### Passage provided
<<<<

AP News, July 15th, 2007
A court-ordered sale of the estate of a former university economist and professor accused of fraud has brought in $2.35 million for the estimated 600 people who the government says gave him money to invest.
Court delegates auctioned the last of Al Parish's estate Saturday, but some items, including guitars owned by former Beatle George Harrison and Rolling Stone Keith Richards, didn't receive minimum bids.
Those guitars, however, along with one reportedly once owned by Jimi Hendrix were later sold to the same buyer for just under $450,000, Ed Roumillat, the sale's auctioneer, said Sunday. Parish spent more than $1 million on the guitars.
Several items that didn't get the minimum bid were sold afterward, Roumillat said, including a customized Mercedes-Benz. Other items will be sent to auction houses in larger cities, such as New York, to see if they can get higher bids, he said.
That includes some of the many Mount Blanc pens that Parish collected.
The biggest sale at the Charleston auction by far was the $1.45 million bid by the owner of a high-end Charleston audio store for 117 high-end watches.
"I've been planning this for a while," James Geiger said after winning the watch collection.

>>>>

[Stored items]
<<<<

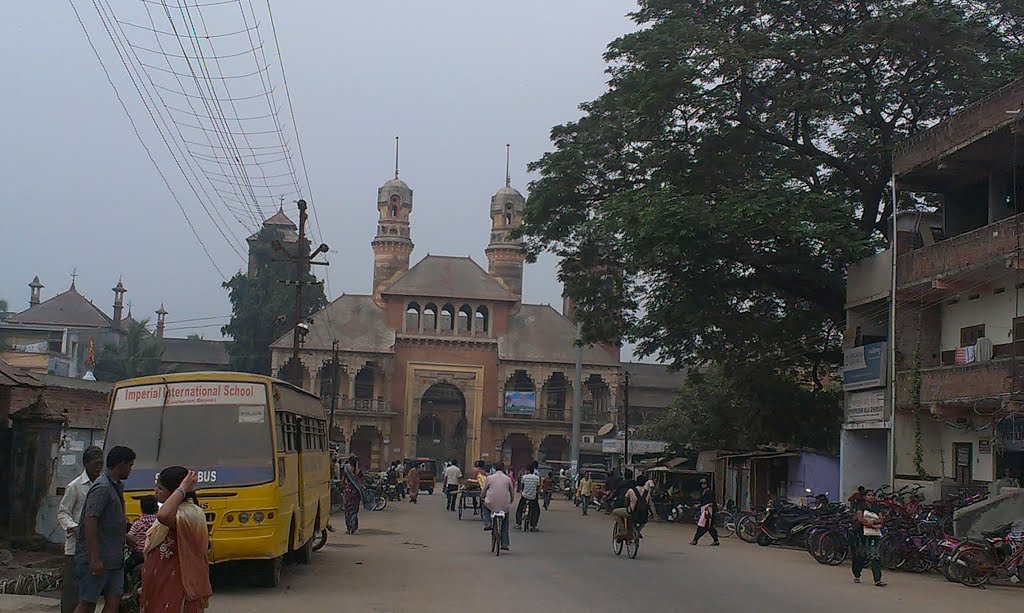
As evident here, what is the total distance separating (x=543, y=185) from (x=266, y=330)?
43.3m

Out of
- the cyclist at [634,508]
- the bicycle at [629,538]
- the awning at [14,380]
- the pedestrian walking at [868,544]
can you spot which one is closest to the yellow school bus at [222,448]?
the awning at [14,380]

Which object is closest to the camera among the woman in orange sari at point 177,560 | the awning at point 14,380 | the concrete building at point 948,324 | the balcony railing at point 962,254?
the woman in orange sari at point 177,560

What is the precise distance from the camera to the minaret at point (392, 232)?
76938mm

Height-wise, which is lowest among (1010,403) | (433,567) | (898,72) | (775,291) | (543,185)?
(433,567)

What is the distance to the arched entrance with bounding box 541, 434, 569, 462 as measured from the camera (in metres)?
70.5

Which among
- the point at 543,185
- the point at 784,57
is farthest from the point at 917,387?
the point at 543,185

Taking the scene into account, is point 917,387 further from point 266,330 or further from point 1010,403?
point 266,330

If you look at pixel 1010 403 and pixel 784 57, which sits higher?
pixel 784 57

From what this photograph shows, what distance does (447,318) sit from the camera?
7012 cm

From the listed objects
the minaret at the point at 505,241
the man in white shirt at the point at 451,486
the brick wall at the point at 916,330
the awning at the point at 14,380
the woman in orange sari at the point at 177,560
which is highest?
the minaret at the point at 505,241

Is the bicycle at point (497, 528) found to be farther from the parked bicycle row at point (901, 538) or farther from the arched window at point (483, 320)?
the arched window at point (483, 320)

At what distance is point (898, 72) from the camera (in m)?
27.4

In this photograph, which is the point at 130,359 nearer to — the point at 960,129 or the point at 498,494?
the point at 498,494

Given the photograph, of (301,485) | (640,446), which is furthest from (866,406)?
(640,446)
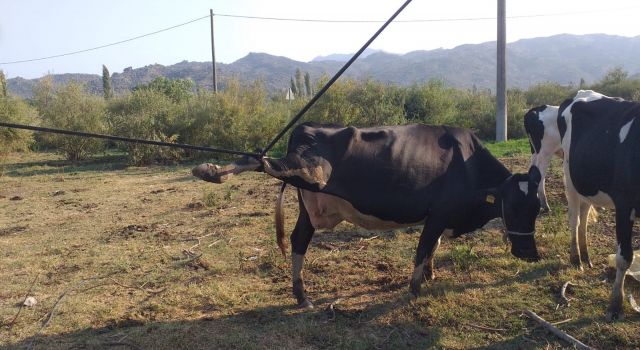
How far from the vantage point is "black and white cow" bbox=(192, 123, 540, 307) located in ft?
15.3

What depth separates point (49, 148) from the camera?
24734 millimetres

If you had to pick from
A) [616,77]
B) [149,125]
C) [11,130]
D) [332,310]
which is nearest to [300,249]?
[332,310]

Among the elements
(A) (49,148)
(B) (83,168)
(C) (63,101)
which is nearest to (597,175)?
(B) (83,168)

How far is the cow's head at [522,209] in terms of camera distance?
485 cm

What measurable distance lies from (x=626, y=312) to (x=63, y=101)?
72.0 ft

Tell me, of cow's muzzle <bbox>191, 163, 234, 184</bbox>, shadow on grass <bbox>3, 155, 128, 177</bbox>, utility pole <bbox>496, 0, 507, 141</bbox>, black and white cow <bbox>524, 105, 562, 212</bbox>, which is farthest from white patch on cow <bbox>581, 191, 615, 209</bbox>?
shadow on grass <bbox>3, 155, 128, 177</bbox>

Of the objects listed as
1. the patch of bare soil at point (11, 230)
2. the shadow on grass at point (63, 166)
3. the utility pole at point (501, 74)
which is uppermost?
the utility pole at point (501, 74)

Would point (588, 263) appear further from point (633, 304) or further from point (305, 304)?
point (305, 304)

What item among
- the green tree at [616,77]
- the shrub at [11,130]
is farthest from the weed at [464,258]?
the green tree at [616,77]

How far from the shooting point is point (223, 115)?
18922mm

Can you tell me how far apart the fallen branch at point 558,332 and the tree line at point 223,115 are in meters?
13.2

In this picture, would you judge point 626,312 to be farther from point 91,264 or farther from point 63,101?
point 63,101

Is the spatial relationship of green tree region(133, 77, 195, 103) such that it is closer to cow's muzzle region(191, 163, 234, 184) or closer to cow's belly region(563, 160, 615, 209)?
cow's muzzle region(191, 163, 234, 184)

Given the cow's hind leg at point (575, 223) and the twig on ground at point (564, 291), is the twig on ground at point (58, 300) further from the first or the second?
the cow's hind leg at point (575, 223)
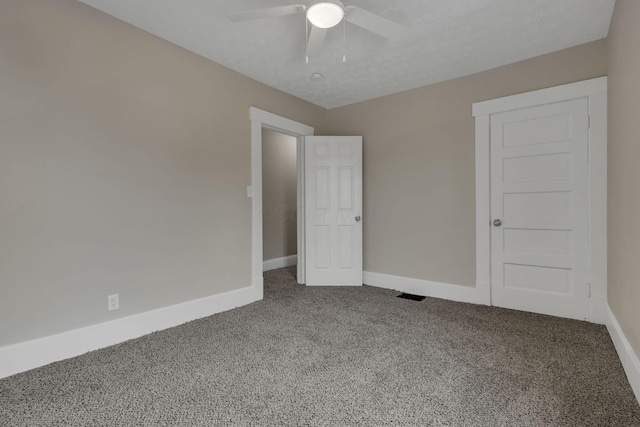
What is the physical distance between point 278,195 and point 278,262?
119 centimetres

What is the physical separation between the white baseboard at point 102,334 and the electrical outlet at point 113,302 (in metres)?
0.11

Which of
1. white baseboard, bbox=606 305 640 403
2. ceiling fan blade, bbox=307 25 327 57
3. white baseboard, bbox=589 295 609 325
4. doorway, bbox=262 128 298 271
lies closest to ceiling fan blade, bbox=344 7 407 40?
ceiling fan blade, bbox=307 25 327 57

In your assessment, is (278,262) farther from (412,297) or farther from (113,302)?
(113,302)

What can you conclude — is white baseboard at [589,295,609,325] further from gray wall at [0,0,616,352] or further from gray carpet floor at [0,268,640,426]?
gray wall at [0,0,616,352]

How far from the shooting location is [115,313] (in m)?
2.41

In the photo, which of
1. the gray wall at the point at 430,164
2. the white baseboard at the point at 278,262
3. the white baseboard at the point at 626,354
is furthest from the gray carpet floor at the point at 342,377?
the white baseboard at the point at 278,262

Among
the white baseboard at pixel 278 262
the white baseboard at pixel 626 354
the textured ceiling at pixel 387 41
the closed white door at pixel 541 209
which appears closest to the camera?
the white baseboard at pixel 626 354

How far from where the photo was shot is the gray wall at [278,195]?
526cm

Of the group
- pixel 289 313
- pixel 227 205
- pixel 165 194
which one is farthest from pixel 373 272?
pixel 165 194

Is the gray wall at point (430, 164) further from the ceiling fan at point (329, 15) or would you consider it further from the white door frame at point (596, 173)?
the ceiling fan at point (329, 15)

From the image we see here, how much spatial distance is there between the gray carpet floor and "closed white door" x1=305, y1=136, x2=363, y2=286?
128 centimetres

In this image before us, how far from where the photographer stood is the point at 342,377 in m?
1.90

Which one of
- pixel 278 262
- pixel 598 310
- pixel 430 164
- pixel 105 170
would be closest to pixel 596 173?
pixel 598 310

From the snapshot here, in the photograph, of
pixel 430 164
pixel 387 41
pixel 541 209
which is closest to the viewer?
pixel 387 41
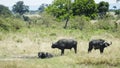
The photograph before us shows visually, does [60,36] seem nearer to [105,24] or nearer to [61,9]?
[105,24]

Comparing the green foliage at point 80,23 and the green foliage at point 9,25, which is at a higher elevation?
the green foliage at point 9,25

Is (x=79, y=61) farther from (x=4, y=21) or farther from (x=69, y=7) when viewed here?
(x=69, y=7)

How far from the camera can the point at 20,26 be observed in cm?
4522

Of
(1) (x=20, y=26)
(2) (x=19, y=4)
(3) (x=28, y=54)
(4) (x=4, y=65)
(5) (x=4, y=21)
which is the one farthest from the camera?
(2) (x=19, y=4)

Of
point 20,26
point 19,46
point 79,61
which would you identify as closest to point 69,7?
point 20,26

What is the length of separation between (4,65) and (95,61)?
4748 millimetres

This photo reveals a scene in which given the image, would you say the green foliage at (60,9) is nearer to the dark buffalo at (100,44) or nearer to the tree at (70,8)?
the tree at (70,8)

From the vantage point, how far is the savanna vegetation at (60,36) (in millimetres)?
16422

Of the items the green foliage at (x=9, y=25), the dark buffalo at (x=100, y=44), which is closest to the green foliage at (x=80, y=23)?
the green foliage at (x=9, y=25)

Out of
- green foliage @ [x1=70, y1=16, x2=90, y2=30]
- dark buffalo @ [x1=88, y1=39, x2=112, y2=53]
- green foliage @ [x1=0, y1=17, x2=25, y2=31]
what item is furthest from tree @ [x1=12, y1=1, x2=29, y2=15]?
dark buffalo @ [x1=88, y1=39, x2=112, y2=53]

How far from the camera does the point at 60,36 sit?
35281mm

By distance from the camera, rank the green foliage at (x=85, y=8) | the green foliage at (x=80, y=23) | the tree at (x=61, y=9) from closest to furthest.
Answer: the green foliage at (x=80, y=23)
the tree at (x=61, y=9)
the green foliage at (x=85, y=8)

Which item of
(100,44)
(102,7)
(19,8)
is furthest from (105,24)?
(19,8)

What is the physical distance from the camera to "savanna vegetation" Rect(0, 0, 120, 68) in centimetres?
1642
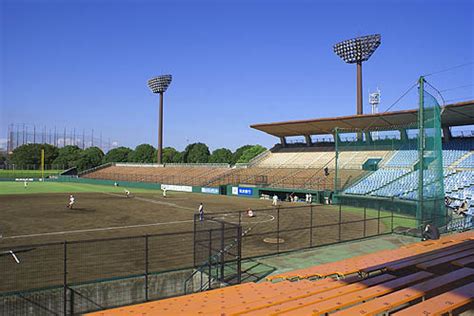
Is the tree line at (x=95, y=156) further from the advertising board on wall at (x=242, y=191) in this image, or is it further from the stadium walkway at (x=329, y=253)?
the stadium walkway at (x=329, y=253)

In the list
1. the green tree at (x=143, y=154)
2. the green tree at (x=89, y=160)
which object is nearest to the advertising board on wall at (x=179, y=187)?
the green tree at (x=89, y=160)

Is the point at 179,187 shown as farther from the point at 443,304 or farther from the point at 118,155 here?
the point at 118,155

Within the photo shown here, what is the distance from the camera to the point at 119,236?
21781mm

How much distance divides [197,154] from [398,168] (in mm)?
97976

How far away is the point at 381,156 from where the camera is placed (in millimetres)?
50281

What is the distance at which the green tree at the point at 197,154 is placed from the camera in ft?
441

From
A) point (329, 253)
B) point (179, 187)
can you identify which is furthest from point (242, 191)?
point (329, 253)

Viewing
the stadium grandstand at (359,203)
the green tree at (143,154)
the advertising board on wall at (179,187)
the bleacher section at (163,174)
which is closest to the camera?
the stadium grandstand at (359,203)

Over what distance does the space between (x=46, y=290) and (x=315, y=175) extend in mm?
43749

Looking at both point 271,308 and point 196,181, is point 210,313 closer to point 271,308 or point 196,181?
point 271,308

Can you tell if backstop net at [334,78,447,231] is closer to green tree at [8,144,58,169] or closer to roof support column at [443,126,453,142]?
roof support column at [443,126,453,142]

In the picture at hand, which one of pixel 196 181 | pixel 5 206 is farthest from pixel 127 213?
pixel 196 181

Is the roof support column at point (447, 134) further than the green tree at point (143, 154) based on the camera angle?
No

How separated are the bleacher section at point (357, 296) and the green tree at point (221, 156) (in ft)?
402
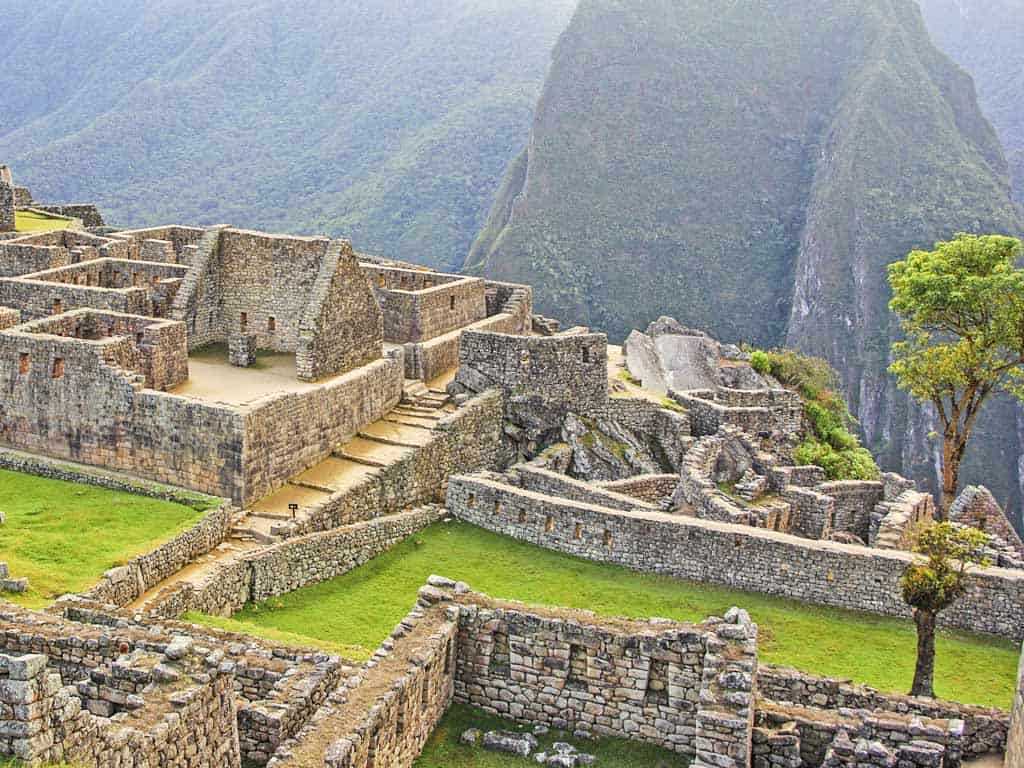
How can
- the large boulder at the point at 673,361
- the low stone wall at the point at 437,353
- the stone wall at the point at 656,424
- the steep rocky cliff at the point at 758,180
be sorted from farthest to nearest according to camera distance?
the steep rocky cliff at the point at 758,180
the large boulder at the point at 673,361
the low stone wall at the point at 437,353
the stone wall at the point at 656,424

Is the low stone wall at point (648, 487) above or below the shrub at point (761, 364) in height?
below

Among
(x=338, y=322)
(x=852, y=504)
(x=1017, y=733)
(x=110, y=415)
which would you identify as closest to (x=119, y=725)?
(x=1017, y=733)

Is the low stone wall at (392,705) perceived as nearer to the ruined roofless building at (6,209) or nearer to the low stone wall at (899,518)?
the low stone wall at (899,518)

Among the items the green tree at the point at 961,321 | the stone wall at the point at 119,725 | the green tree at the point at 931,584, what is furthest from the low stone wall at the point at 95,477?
the green tree at the point at 961,321

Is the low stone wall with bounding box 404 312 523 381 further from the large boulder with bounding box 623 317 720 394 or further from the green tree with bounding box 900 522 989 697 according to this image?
the green tree with bounding box 900 522 989 697

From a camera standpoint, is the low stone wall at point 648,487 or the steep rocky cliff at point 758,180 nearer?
the low stone wall at point 648,487

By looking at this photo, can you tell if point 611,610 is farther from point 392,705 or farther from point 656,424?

>>>>

### Set of tasks
• a. Decide whether each statement agrees with the auction report: (i) The guitars owned by George Harrison and Keith Richards met their minimum bids on Saturday. (ii) The 117 watches went to the owner of a Charleston audio store. (iii) Parish spent less than $1 million on the guitars. For each, answer yes or no and quote the words from the report that settle it.
• b. Write what comes next in the auction report, picking up after its final sentence.
These items have no connection to the auction report.

### Responses for each task
• a.
(i) No: "some items, including guitars owned by former Beatle George Harrison and Rolling Stone Keith Richards, didn't receive minimum bids."
(ii) Yes: "the $1.45 million bid by the owner of a high-end Charleston audio store for 117 high-end watches."
(iii) No: "Parish spent more than $1 million on the guitars."

• b.
But the auction organizers were not expecting Geiger. "This guy just came from out of the blue," Roumillat said.
The auction Friday and Saturday is part of the Securities and Exchange Commission civil action against Parish. Early in the case against the flamboyant economist known for his colorful suits, a federal judge granted authority to dissolve Parish's estate.
Before the auction, David Dantzler, an attorney for the Atlanta company rounding up Parish's assets, said $3 million would be a good amount to get from the sale. That's still just a small percentage of the $50 million that investigators say investors lost.
In his criminal case, the former economics professor at Charleston Southern University is charged with securities fraud. Hospitalized with amnesia when authorities announced their investigation, he is free on $1 million bail and under house arrest.